# Stated problem
Write out all of the rows below word for word, leaving out the pictures.

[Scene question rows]
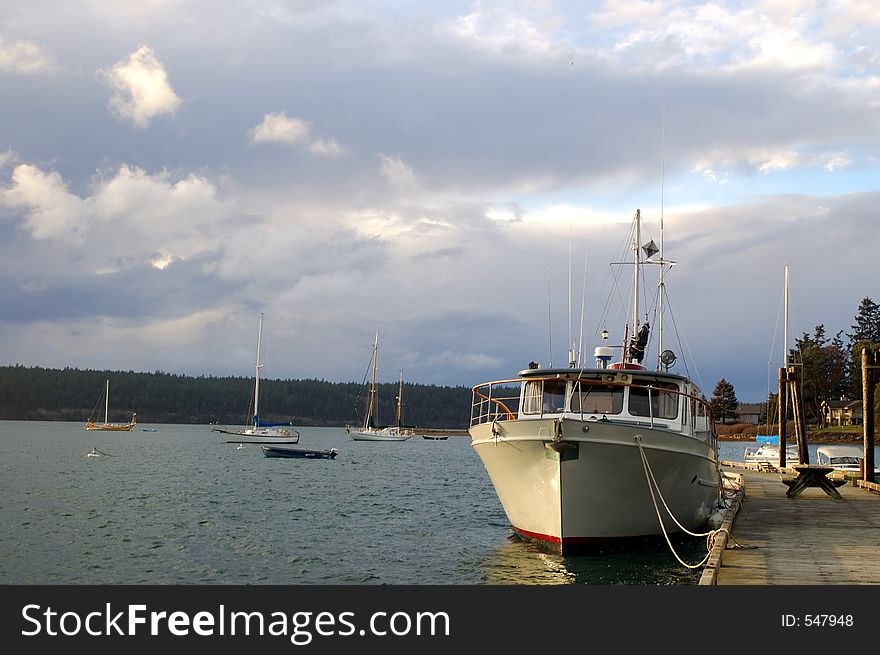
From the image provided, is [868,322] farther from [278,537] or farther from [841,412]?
[278,537]

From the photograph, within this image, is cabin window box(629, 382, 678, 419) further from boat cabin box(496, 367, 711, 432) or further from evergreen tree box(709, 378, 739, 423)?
evergreen tree box(709, 378, 739, 423)

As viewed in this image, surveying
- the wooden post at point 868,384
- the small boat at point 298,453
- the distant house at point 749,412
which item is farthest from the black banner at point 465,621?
the distant house at point 749,412

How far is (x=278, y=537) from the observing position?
24.6 metres

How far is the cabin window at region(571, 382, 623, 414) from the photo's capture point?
20000 mm

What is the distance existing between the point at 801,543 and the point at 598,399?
5.33 meters

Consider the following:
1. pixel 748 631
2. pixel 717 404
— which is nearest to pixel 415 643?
pixel 748 631

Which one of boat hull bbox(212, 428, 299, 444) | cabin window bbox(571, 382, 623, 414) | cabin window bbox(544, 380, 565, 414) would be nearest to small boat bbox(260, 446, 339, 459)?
boat hull bbox(212, 428, 299, 444)

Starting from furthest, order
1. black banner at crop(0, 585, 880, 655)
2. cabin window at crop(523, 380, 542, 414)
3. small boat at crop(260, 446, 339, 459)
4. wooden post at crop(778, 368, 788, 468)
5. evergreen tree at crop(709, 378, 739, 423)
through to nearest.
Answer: evergreen tree at crop(709, 378, 739, 423) → small boat at crop(260, 446, 339, 459) → wooden post at crop(778, 368, 788, 468) → cabin window at crop(523, 380, 542, 414) → black banner at crop(0, 585, 880, 655)

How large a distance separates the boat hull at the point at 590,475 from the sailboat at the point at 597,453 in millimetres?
21

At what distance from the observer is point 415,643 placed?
10562 mm

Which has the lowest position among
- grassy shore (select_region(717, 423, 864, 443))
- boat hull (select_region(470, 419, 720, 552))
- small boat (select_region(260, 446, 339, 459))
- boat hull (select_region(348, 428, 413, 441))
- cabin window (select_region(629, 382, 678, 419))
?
boat hull (select_region(348, 428, 413, 441))

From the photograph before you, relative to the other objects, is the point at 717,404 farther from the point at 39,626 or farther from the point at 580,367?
the point at 39,626

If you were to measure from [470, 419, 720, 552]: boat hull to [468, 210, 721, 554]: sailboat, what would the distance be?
0.02 metres

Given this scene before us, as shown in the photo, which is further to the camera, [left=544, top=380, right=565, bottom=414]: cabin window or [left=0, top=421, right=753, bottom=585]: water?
[left=544, top=380, right=565, bottom=414]: cabin window
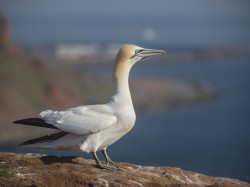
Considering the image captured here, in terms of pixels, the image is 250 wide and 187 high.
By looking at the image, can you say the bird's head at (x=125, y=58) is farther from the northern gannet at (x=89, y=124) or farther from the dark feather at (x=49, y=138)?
the dark feather at (x=49, y=138)

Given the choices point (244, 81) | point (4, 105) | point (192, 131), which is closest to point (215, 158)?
point (192, 131)

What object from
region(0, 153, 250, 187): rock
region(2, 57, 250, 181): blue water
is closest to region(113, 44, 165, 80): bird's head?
region(0, 153, 250, 187): rock

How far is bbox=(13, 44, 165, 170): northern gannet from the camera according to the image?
11.9 metres

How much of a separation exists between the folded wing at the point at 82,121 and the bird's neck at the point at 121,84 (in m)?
0.37

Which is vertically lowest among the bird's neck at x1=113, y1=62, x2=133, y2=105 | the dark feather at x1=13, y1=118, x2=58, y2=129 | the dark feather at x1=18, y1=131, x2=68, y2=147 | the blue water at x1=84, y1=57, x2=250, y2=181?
the dark feather at x1=18, y1=131, x2=68, y2=147

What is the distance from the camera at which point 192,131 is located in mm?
90250

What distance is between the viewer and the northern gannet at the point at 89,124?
468 inches

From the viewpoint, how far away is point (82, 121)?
1192 cm

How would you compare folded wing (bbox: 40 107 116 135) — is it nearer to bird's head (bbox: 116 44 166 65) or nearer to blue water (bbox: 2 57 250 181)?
bird's head (bbox: 116 44 166 65)

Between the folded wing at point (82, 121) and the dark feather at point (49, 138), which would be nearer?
the folded wing at point (82, 121)

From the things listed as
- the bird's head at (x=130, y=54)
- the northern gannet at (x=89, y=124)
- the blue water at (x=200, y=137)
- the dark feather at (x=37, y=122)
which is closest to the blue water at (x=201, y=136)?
the blue water at (x=200, y=137)

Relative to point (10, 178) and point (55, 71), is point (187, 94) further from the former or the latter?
point (10, 178)

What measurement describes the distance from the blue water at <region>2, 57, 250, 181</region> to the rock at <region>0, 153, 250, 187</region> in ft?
126

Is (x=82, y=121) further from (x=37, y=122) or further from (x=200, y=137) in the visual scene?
(x=200, y=137)
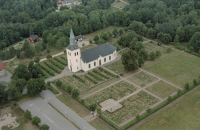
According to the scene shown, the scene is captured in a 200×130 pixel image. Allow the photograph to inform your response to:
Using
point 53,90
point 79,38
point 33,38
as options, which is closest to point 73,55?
point 53,90

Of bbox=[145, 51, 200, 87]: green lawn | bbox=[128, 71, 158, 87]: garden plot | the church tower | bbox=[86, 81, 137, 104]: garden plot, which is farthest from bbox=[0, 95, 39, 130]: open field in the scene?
bbox=[145, 51, 200, 87]: green lawn

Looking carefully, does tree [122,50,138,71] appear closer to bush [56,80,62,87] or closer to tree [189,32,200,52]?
bush [56,80,62,87]

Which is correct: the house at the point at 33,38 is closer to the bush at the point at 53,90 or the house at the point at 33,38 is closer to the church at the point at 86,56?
the church at the point at 86,56

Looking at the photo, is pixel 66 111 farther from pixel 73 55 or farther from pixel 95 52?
pixel 95 52

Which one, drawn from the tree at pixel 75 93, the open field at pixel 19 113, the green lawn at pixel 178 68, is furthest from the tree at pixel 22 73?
the green lawn at pixel 178 68

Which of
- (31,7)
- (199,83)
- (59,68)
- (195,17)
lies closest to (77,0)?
(31,7)
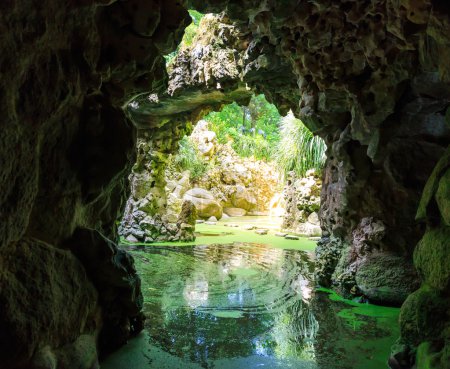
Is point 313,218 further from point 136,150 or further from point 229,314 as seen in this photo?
point 136,150

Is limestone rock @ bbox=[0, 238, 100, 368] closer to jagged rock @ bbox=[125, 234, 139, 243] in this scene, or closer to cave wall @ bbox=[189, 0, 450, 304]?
cave wall @ bbox=[189, 0, 450, 304]

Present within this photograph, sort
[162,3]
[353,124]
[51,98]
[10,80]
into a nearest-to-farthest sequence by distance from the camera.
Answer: [10,80] < [51,98] < [162,3] < [353,124]

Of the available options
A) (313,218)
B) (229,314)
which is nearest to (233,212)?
(313,218)

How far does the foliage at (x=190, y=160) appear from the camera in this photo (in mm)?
14727

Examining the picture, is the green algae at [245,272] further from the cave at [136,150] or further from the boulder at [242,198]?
the boulder at [242,198]

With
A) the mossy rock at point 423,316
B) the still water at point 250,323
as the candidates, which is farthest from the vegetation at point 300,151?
the mossy rock at point 423,316

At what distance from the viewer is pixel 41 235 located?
233 cm

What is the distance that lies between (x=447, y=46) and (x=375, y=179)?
94.5 inches

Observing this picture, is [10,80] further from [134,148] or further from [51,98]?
[134,148]

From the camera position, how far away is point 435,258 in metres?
2.63

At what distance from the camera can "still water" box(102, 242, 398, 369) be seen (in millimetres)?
2846

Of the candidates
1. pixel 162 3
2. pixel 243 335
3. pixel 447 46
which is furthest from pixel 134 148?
pixel 447 46

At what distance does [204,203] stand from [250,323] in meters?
12.2

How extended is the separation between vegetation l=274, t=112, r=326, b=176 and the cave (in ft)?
18.3
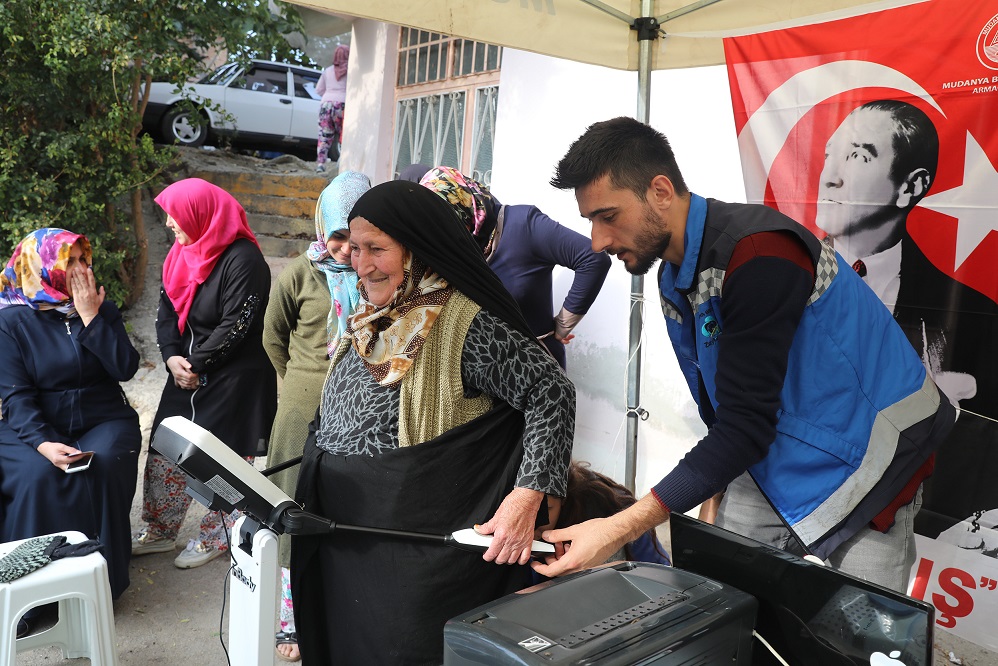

# Task response
From the image provided, is [868,322] farther from [278,537] or farther from [841,412]?
[278,537]

From the photograph, within this image, is cabin window box(629, 382, 678, 419) further from boat cabin box(496, 367, 711, 432) or further from evergreen tree box(709, 378, 739, 423)?
evergreen tree box(709, 378, 739, 423)

As viewed in this image, surveying
- the wooden post at point 868,384
- the small boat at point 298,453
- the distant house at point 749,412
which item is farthest from the black banner at point 465,621?
the distant house at point 749,412

How far is (x=278, y=537) from the observing position?
24.6 metres

How far is the cabin window at region(571, 382, 623, 414) from the photo's capture point?
20000 mm

What is the distance existing between the point at 801,543 and the point at 598,399?
5.33 meters

Consider the following:
1. pixel 748 631
2. pixel 717 404
— which is nearest to pixel 415 643?
pixel 748 631

Which one of boat hull bbox(212, 428, 299, 444) | cabin window bbox(571, 382, 623, 414) | cabin window bbox(544, 380, 565, 414) would be nearest to small boat bbox(260, 446, 339, 459)?
boat hull bbox(212, 428, 299, 444)

Starting from furthest, order
1. black banner at crop(0, 585, 880, 655)
2. cabin window at crop(523, 380, 542, 414)
3. small boat at crop(260, 446, 339, 459)
4. wooden post at crop(778, 368, 788, 468)
5. evergreen tree at crop(709, 378, 739, 423)
through to nearest.
Answer: evergreen tree at crop(709, 378, 739, 423) → small boat at crop(260, 446, 339, 459) → wooden post at crop(778, 368, 788, 468) → cabin window at crop(523, 380, 542, 414) → black banner at crop(0, 585, 880, 655)

How large a distance separates the boat hull at the point at 590,475 from the sailboat at the point at 597,453 in millimetres?
21

At what distance from the observer is point 415,643 placed?
10562 mm

Which has the lowest position among
- grassy shore (select_region(717, 423, 864, 443))
- boat hull (select_region(470, 419, 720, 552))
- small boat (select_region(260, 446, 339, 459))
- boat hull (select_region(348, 428, 413, 441))
- cabin window (select_region(629, 382, 678, 419))
?
boat hull (select_region(348, 428, 413, 441))

From the photograph before you, relative to the other objects, is the point at 717,404 farther from the point at 39,626 or farther from the point at 580,367?
the point at 39,626

If you were to measure from [470, 419, 720, 552]: boat hull to [468, 210, 721, 554]: sailboat, what would the distance be?
0.02 metres

Given this scene before us, as shown in the photo, which is further to the camera, [left=544, top=380, right=565, bottom=414]: cabin window or [left=0, top=421, right=753, bottom=585]: water?
[left=544, top=380, right=565, bottom=414]: cabin window
Considering the image captured here, in terms of pixels, the image is 250 wide and 187 high.
By looking at the image, can you say the bird's head at (x=125, y=58) is farther from the northern gannet at (x=89, y=124) or farther from the dark feather at (x=49, y=138)?
the dark feather at (x=49, y=138)

Given the choices point (244, 81) | point (4, 105) | point (192, 131), which is closest to point (215, 158)?
point (192, 131)

What object from
region(0, 153, 250, 187): rock
region(2, 57, 250, 181): blue water
is closest to region(113, 44, 165, 80): bird's head?
region(0, 153, 250, 187): rock

How far is bbox=(13, 44, 165, 170): northern gannet from the camera according to the image?
11.9 metres

How much of a separation exists between the folded wing at the point at 82,121 and the bird's neck at the point at 121,84 (in m)?
0.37

Which is vertically lowest among the bird's neck at x1=113, y1=62, x2=133, y2=105 | the dark feather at x1=13, y1=118, x2=58, y2=129 | the dark feather at x1=18, y1=131, x2=68, y2=147 | the blue water at x1=84, y1=57, x2=250, y2=181?
the dark feather at x1=18, y1=131, x2=68, y2=147

What is the distance from the camera at which point 192,131 is located in mm?
90250

What distance is between the viewer and the northern gannet at the point at 89,124?
468 inches

From the viewpoint, how far away is point (82, 121)?
1192 cm

How would you compare folded wing (bbox: 40 107 116 135) — is it nearer to bird's head (bbox: 116 44 166 65) or nearer to blue water (bbox: 2 57 250 181)?
bird's head (bbox: 116 44 166 65)

Between the folded wing at point (82, 121) and the dark feather at point (49, 138), which would be nearer?
the folded wing at point (82, 121)

From the things listed as
- the bird's head at (x=130, y=54)
- the northern gannet at (x=89, y=124)
- the blue water at (x=200, y=137)
- the dark feather at (x=37, y=122)
which is closest to the blue water at (x=201, y=136)?
the blue water at (x=200, y=137)

Relative to point (10, 178) and point (55, 71), is point (187, 94) further from the former or the latter?
point (10, 178)

What measurement describes the distance from the blue water at <region>2, 57, 250, 181</region> to the rock at <region>0, 153, 250, 187</region> in ft?
126

Is (x=82, y=121) further from (x=37, y=122) or further from (x=200, y=137) in the visual scene?
(x=200, y=137)
According to the scene shown, the scene is captured in a 200×130 pixel image. Allow the photograph to inform your response to:
Using
point 53,90
point 79,38
point 33,38
as options, which is closest to point 73,55?
point 53,90

Of bbox=[145, 51, 200, 87]: green lawn | bbox=[128, 71, 158, 87]: garden plot | the church tower | bbox=[86, 81, 137, 104]: garden plot, which is farthest from bbox=[0, 95, 39, 130]: open field in the scene?
bbox=[145, 51, 200, 87]: green lawn

Looking carefully, does tree [122,50,138,71] appear closer to bush [56,80,62,87] or closer to tree [189,32,200,52]?
bush [56,80,62,87]

Which is correct: the house at the point at 33,38 is closer to the bush at the point at 53,90 or the house at the point at 33,38 is closer to the church at the point at 86,56?
the church at the point at 86,56

Looking at the photo, is pixel 66 111 farther from pixel 73 55 or farther from pixel 95 52?
pixel 95 52

Which one, drawn from the tree at pixel 75 93, the open field at pixel 19 113, the green lawn at pixel 178 68, is furthest from the tree at pixel 22 73?
the green lawn at pixel 178 68

Which of
- (31,7)
- (199,83)
- (59,68)
- (195,17)
lies closest to (77,0)?
(31,7)
Is point 313,218 further from point 136,150 or further from point 229,314 as seen in this photo?
point 136,150

Is limestone rock @ bbox=[0, 238, 100, 368] closer to jagged rock @ bbox=[125, 234, 139, 243] in this scene, or closer to cave wall @ bbox=[189, 0, 450, 304]?
cave wall @ bbox=[189, 0, 450, 304]

Present within this photograph, sort
[162,3]
[353,124]
[51,98]
[10,80]
into a nearest-to-farthest sequence by distance from the camera.
Answer: [10,80] < [51,98] < [162,3] < [353,124]

Of the available options
A) (313,218)
B) (229,314)
which is nearest to (233,212)?
(313,218)

How far does the foliage at (x=190, y=160) appear from the camera in this photo (in mm)?
14727

Examining the picture, is the green algae at [245,272] further from the cave at [136,150] or further from the boulder at [242,198]?
the boulder at [242,198]

With
A) the mossy rock at point 423,316
B) the still water at point 250,323
as the candidates, which is farthest from the vegetation at point 300,151?
the mossy rock at point 423,316

At what distance from the viewer is pixel 41 235 located?
233 cm

What is the distance that lies between (x=447, y=46) and (x=375, y=179)?
94.5 inches

Observing this picture, is [10,80] further from [134,148] or further from [51,98]?
[134,148]

From the camera position, how far away is point 435,258 in metres?
2.63

At what distance from the camera can "still water" box(102, 242, 398, 369) be seen (in millimetres)?
2846

Of the candidates
1. pixel 162 3
2. pixel 243 335
3. pixel 447 46
which is furthest from pixel 134 148?
pixel 447 46

At what distance does [204,203] stand from [250,323] in meters?
12.2

How extended is the separation between vegetation l=274, t=112, r=326, b=176 and the cave (in ft)?
18.3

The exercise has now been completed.